Analysis of Trades and Trading Tips for the Euro
The test of the 1.1460 price level in the second half of the day coincided with the MACD indicator starting to move downward from the zero line, confirming the correct entry point for selling the euro. As a result, the pair dropped by 30 pips.
Statements from Donald Trump regarding a possible reduction in trade tariffs against China and his decision to retain Jerome Powell as Chair of the Federal Reserve sparked a notable reaction in financial markets, leading to a strengthening of the dollar and a decline in interest in higher-risk assets. These comments came amid growing concerns about the global economic slowdown and the potentially negative impact of the U.S.–China trade conflict on the American economy. Market participants saw the potential removal of tariffs as a sign of willingness to compromise and ease trade tensions, which positively influenced forecasts for international trade. As for Jerome Powell, the decision to keep him at the helm of the Fed was interpreted as a sign of greater predictability and stability in U.S. monetary policy.
Today, the likelihood of a decline in the euro is relatively high, as weak PMI data is expected in both the manufacturing and services sectors of the Eurozone. In addition, market participants will closely monitor the Eurozone trade balance figures. Experts forecast a deterioration in the manufacturing PMI, indicating a potential slowdown in industrial growth. While service sector performance is expected to be relatively stable, a drop in the composite PMI could drag the euro lower. Furthermore, weak foreign trade balance data—which reflects the difference between exported and imported goods and services—could put additional pressure on the pair.
For intraday strategy, I will focus primarily on Scenarios #1 and #2.
Buy Signal
Scenario #1: Today, I plan to buy the euro upon reaching the entry point around 1.1405 (green line on the chart), targeting growth toward the 1.1450 level. At 1.1450, I plan to exit the long position and open a short position in the opposite direction, expecting a 30–35 pip retracement from the entry point. This buying setup should only be considered if positive data is released.
Important! Before buying, ensure the MACD indicator is above the zero line and beginning to rise.
Scenario #2: I also plan to buy the euro today if the price tests the 1.1369 level twice consecutively while the MACD indicator is in the oversold zone. This would limit the pair's downside potential and lead to a bullish market reversal. A rise toward the opposite levels of 1.1405 and 1.1450 can be expected.
Sell Signal
Scenario #1: I plan to sell the euro after it reaches the 1.1369 level (red line on the chart). The target will be the 1.1305 level, where I will exit the short position and open a buy position in the opposite direction (anticipating a 20–25 pip reversal from that level). Selling pressure may return to the pair at any moment.

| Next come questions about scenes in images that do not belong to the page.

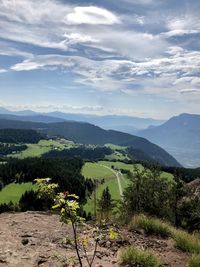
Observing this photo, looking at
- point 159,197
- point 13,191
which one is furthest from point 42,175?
point 159,197

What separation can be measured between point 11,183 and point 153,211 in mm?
132076

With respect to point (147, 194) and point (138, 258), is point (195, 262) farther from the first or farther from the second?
point (147, 194)

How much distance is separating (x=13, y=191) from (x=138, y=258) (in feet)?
476

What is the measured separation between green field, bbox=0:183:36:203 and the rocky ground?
126 metres

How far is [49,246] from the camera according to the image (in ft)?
44.7

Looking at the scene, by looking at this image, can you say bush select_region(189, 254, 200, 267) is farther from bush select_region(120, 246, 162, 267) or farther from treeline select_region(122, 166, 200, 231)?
treeline select_region(122, 166, 200, 231)

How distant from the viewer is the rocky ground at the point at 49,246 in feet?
40.1

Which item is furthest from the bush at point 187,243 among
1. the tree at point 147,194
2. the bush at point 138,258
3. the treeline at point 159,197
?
the treeline at point 159,197

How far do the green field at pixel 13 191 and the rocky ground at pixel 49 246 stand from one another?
126 meters

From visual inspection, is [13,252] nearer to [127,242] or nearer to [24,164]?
[127,242]

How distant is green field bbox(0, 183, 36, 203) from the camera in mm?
139125

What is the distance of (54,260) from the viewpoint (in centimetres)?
1241

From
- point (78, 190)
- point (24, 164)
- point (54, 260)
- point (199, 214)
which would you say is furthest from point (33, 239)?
point (24, 164)

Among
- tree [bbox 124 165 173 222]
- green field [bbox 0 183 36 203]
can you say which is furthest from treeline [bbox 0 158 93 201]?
tree [bbox 124 165 173 222]
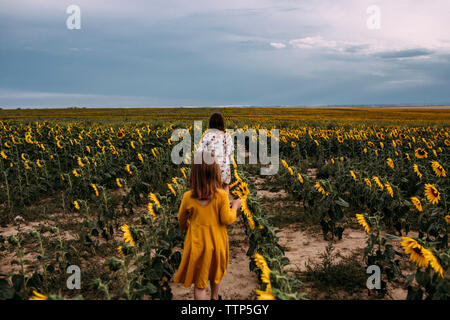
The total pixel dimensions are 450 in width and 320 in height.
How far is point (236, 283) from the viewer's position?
338cm

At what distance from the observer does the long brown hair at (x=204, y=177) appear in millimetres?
2543

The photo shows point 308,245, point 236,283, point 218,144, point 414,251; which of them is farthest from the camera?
point 308,245

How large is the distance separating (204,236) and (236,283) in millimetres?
1122

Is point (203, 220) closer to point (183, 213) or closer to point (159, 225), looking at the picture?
point (183, 213)

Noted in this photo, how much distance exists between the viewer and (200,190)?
101 inches

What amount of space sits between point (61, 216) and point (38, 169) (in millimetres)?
2767

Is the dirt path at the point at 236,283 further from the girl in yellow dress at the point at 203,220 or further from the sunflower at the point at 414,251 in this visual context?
the sunflower at the point at 414,251

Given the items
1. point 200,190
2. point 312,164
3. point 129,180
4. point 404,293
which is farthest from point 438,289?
point 312,164

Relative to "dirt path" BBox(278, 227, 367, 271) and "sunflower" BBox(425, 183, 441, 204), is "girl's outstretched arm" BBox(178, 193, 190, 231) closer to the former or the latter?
"dirt path" BBox(278, 227, 367, 271)

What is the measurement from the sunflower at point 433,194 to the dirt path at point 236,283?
249 cm

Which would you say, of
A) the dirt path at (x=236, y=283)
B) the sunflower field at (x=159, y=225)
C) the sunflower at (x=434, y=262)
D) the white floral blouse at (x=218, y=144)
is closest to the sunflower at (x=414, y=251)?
the sunflower field at (x=159, y=225)

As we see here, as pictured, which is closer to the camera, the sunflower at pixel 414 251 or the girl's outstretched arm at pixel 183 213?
the sunflower at pixel 414 251

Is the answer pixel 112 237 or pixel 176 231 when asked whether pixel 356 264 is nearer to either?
pixel 176 231

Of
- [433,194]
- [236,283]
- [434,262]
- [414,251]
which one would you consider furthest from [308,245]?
[434,262]
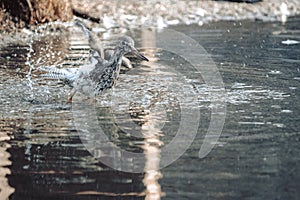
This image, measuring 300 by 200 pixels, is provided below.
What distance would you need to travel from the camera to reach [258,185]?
5359mm

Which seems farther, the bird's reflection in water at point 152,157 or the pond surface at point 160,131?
the pond surface at point 160,131

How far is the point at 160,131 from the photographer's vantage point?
6.89 m

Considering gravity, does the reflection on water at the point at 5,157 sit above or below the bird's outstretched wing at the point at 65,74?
below

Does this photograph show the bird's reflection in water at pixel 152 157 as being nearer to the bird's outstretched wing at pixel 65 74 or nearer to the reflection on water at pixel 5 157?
the reflection on water at pixel 5 157

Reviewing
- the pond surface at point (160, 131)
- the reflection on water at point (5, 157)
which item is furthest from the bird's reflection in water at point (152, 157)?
the reflection on water at point (5, 157)

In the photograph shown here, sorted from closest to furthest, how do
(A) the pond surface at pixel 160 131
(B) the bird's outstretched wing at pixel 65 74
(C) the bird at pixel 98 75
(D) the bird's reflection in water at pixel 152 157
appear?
(D) the bird's reflection in water at pixel 152 157 → (A) the pond surface at pixel 160 131 → (C) the bird at pixel 98 75 → (B) the bird's outstretched wing at pixel 65 74

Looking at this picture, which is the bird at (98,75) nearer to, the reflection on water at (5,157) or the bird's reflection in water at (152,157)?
the bird's reflection in water at (152,157)

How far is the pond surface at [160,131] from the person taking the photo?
5.42 m

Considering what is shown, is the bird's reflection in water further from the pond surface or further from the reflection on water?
the reflection on water

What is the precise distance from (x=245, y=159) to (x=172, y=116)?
1542mm

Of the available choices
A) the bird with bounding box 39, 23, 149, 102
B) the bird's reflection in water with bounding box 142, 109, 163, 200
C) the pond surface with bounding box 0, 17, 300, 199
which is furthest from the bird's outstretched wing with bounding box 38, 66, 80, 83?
the bird's reflection in water with bounding box 142, 109, 163, 200

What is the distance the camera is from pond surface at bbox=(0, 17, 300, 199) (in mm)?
5422

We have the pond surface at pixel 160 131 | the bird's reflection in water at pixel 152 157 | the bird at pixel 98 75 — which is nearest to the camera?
the bird's reflection in water at pixel 152 157

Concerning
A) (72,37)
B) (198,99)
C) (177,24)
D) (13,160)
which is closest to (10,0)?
(72,37)
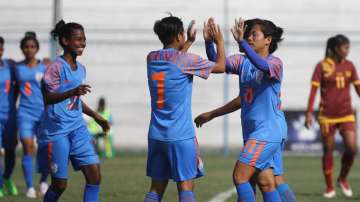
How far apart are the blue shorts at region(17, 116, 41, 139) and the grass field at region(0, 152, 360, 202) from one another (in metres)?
0.76

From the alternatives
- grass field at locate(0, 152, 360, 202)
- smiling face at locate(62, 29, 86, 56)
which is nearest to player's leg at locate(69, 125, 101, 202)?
smiling face at locate(62, 29, 86, 56)

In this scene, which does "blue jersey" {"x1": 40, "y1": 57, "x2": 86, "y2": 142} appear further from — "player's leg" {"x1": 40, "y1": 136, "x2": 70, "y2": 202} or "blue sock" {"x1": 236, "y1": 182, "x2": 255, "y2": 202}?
"blue sock" {"x1": 236, "y1": 182, "x2": 255, "y2": 202}

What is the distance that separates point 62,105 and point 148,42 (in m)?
18.1

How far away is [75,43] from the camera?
1077 cm

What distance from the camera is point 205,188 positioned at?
15875 millimetres

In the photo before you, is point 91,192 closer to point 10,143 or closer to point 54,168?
point 54,168

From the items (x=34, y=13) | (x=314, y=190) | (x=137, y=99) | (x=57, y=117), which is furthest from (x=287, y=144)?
(x=57, y=117)

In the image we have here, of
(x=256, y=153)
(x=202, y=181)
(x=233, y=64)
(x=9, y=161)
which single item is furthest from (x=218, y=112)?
(x=202, y=181)

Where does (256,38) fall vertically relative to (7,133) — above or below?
above

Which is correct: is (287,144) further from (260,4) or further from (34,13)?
(34,13)

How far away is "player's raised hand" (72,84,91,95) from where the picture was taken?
387 inches

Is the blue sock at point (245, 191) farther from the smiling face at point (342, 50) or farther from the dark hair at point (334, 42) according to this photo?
the smiling face at point (342, 50)

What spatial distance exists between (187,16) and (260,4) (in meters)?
1.87

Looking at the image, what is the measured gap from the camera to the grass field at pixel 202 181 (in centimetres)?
1426
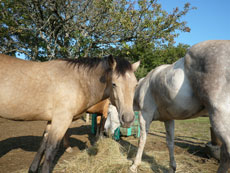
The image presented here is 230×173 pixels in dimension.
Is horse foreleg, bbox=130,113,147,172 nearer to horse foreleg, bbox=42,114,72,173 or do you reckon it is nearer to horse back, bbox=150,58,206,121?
horse back, bbox=150,58,206,121

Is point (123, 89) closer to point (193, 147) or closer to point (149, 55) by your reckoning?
point (193, 147)

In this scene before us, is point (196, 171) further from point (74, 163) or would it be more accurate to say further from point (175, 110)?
point (74, 163)

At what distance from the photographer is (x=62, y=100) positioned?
259 centimetres

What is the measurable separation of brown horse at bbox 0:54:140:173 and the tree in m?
5.34

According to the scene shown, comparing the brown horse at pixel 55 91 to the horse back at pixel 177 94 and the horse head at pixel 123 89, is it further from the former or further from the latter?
the horse back at pixel 177 94

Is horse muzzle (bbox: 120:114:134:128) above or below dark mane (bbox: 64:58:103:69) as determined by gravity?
below

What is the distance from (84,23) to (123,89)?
8066 millimetres

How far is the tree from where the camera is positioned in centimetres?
795

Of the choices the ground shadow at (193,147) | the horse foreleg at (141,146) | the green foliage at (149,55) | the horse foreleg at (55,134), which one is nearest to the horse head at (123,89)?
the horse foreleg at (55,134)

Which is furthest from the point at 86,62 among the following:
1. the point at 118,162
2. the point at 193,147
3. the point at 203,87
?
the point at 193,147

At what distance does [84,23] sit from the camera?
29.8ft

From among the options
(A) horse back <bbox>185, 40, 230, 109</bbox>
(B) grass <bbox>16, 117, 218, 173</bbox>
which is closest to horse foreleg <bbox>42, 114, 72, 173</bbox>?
(B) grass <bbox>16, 117, 218, 173</bbox>

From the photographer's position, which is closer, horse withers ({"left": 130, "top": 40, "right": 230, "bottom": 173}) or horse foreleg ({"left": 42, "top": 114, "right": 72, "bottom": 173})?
horse withers ({"left": 130, "top": 40, "right": 230, "bottom": 173})

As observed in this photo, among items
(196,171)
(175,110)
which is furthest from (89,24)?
(196,171)
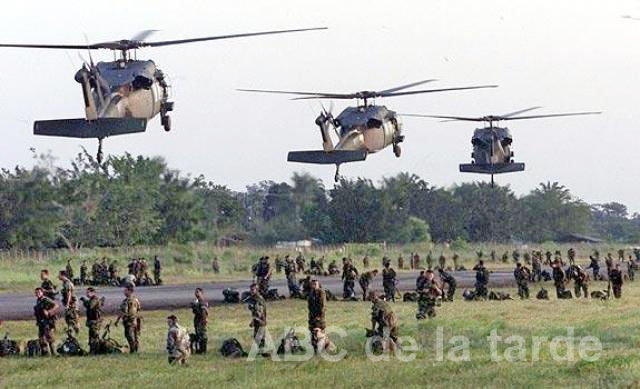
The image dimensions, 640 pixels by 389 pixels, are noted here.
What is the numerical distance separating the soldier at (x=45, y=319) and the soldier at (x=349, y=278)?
17.5m

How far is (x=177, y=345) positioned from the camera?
98.1 ft

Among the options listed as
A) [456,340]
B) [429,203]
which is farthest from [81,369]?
[429,203]

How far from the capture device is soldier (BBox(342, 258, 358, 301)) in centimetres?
4816

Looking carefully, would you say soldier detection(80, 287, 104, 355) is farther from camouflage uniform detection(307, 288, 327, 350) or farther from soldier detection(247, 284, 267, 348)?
camouflage uniform detection(307, 288, 327, 350)

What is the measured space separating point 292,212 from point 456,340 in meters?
109

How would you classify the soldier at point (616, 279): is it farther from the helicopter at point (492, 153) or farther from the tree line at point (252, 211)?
the tree line at point (252, 211)

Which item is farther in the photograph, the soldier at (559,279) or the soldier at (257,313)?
the soldier at (559,279)

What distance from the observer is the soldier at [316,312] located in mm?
31172

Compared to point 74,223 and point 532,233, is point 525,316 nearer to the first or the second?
point 74,223

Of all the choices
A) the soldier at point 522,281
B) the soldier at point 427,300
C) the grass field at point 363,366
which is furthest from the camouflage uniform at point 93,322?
the soldier at point 522,281

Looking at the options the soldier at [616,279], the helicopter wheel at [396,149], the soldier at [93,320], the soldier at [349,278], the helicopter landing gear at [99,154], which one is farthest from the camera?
the helicopter wheel at [396,149]

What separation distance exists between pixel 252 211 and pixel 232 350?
156631mm

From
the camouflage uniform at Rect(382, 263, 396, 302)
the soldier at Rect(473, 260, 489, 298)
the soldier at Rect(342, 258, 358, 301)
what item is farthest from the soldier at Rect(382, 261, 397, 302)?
the soldier at Rect(473, 260, 489, 298)

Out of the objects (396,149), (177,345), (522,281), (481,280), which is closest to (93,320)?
(177,345)
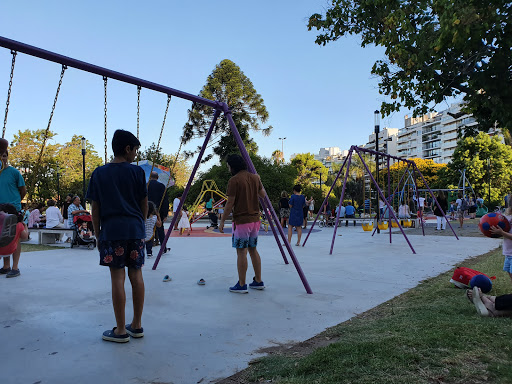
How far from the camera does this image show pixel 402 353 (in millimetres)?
2686

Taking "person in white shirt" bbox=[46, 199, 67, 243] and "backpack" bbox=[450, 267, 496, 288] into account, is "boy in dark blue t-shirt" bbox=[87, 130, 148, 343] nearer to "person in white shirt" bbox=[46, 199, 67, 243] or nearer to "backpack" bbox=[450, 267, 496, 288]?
"backpack" bbox=[450, 267, 496, 288]

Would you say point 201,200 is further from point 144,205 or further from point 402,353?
point 402,353

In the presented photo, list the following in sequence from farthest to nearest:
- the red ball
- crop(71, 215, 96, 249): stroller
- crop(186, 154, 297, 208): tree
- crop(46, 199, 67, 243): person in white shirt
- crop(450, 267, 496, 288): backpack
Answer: crop(186, 154, 297, 208): tree, crop(46, 199, 67, 243): person in white shirt, crop(71, 215, 96, 249): stroller, crop(450, 267, 496, 288): backpack, the red ball

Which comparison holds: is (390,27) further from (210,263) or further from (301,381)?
(301,381)

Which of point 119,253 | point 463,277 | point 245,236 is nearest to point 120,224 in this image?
point 119,253

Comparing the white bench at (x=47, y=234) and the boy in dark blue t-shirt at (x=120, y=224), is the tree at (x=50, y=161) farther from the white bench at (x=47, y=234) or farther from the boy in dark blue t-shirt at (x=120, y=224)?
the boy in dark blue t-shirt at (x=120, y=224)

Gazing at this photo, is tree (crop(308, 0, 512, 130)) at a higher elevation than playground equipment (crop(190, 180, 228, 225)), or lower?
higher

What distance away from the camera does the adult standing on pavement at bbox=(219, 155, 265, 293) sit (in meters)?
4.98

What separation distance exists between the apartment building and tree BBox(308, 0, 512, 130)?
9107cm

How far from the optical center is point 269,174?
29156 millimetres

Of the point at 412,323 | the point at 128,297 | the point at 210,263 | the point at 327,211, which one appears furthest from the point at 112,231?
the point at 327,211

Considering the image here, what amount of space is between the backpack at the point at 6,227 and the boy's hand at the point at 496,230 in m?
4.91

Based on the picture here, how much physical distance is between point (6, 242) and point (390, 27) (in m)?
7.51

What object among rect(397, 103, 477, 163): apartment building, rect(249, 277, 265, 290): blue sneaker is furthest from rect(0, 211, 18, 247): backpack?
rect(397, 103, 477, 163): apartment building
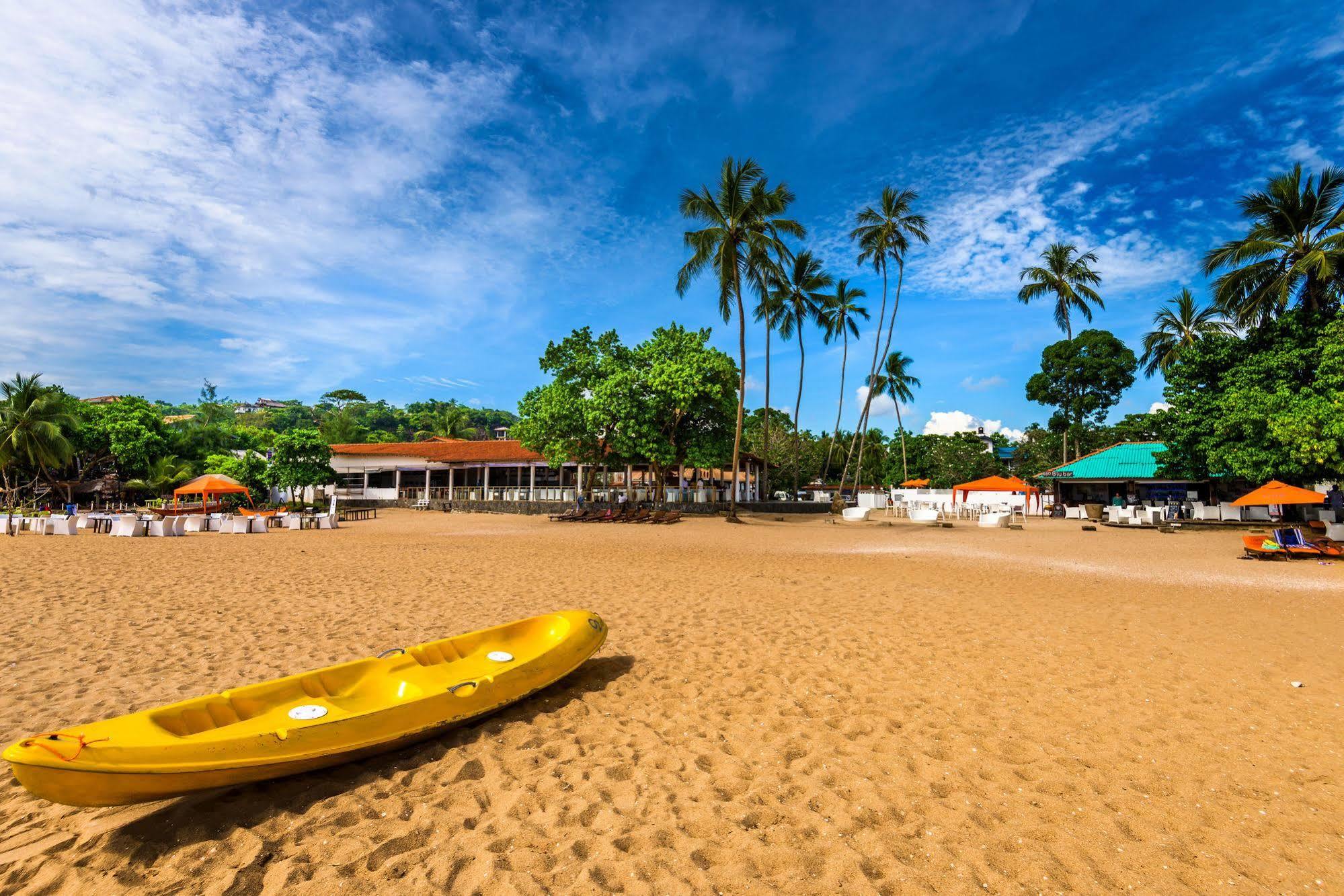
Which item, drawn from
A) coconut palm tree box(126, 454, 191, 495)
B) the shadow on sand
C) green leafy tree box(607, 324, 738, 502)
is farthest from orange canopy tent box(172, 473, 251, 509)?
the shadow on sand

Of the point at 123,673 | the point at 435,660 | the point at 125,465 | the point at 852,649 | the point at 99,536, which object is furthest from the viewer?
the point at 125,465

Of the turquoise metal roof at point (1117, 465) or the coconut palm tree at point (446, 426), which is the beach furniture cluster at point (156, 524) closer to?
the coconut palm tree at point (446, 426)

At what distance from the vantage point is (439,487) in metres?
35.5

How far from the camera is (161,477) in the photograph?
3322 cm

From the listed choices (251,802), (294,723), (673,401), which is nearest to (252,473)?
(673,401)

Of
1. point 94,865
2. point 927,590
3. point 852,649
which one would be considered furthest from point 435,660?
point 927,590

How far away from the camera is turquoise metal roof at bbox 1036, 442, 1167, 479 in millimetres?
30891

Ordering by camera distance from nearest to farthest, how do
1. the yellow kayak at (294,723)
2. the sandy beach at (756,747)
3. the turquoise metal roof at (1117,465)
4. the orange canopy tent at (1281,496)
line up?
the yellow kayak at (294,723) → the sandy beach at (756,747) → the orange canopy tent at (1281,496) → the turquoise metal roof at (1117,465)

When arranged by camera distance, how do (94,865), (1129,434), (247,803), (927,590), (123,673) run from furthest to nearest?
(1129,434)
(927,590)
(123,673)
(247,803)
(94,865)

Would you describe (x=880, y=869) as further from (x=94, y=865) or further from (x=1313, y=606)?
(x=1313, y=606)

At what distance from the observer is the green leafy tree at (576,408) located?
2483 cm

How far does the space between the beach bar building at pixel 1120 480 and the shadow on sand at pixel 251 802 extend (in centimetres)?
3564

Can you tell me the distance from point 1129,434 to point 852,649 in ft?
158

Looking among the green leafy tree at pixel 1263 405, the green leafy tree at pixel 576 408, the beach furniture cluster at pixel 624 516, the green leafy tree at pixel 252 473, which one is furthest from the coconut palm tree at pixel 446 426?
the green leafy tree at pixel 1263 405
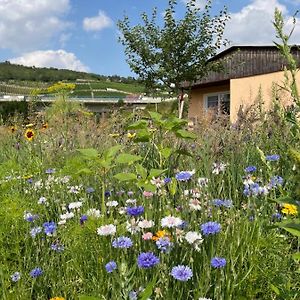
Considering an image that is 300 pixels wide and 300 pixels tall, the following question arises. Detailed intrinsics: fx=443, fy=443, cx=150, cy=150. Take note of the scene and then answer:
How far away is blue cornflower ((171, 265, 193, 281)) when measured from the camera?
145cm

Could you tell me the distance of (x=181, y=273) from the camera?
58.2 inches

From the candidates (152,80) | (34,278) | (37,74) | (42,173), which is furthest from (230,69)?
(37,74)

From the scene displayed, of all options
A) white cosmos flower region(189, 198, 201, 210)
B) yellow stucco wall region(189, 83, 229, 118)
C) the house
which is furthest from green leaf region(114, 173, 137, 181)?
yellow stucco wall region(189, 83, 229, 118)

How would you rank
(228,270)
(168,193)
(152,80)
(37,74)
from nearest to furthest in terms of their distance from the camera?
(228,270) < (168,193) < (152,80) < (37,74)

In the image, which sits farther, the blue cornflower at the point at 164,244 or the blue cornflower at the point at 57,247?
the blue cornflower at the point at 57,247

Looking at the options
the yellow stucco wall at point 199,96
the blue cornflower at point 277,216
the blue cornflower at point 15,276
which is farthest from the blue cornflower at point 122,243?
the yellow stucco wall at point 199,96

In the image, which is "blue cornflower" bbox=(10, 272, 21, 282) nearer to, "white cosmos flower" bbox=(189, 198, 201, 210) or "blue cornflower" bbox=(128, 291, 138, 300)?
"blue cornflower" bbox=(128, 291, 138, 300)

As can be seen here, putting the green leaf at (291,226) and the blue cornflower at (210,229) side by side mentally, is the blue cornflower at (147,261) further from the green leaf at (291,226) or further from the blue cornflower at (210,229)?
the green leaf at (291,226)

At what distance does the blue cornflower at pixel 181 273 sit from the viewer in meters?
1.45

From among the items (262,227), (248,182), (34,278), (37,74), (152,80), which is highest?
(37,74)

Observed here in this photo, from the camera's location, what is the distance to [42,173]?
3.31 m

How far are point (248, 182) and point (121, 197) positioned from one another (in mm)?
706

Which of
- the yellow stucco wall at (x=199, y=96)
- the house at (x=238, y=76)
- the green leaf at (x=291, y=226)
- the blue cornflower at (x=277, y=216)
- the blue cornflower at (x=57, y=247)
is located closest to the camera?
the green leaf at (x=291, y=226)

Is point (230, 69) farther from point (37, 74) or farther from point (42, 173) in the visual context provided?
point (37, 74)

Important! Before selling, make sure the MACD indicator is below the zero line and just beginning to move downward from it.
Scenario #2: I also plan to sell the euro today if the price tests the 1.1405 level twice consecutively while the MACD indicator is in the overbought zone. This would limit the pair's upside potential and lead to a downward reversal. A decline toward the opposite levels of 1.1369 and 1.1305 can be expected.
What's on the Chart:
- The thin green line represents the entry price where the trading instrument can be bought.
- The thick green line indicates the expected price level where a Take Profit order can be placed, or profits can be manually secured, as further price growth above this level is unlikely.
- The thin red line represents the entry price where the trading instrument can be sold.
- The thick red line indicates the expected price level where a Take Profit order can be placed, or profits can be manually secured, as further price decline below this level is unlikely.
- The MACD indicator should be used to assess overbought and oversold zones when entering the market.
Important Notes:
- Beginner Forex traders should exercise extreme caution when making market entry decisions. It is advisable to stay out of the market before the release of important fundamental reports to avoid exposure to sharp price fluctuations. If you choose to trade during news releases, always use stop-loss orders to minimize potential losses. Trading without stop-loss orders can quickly wipe out your entire deposit, especially if you neglect money management principles and trade with high volumes.
- Remember, successful trading requires a well-defined trading plan, similar to the one outlined above. Making impulsive trading decisions based on the current market situation is a losing strategy for intraday traders.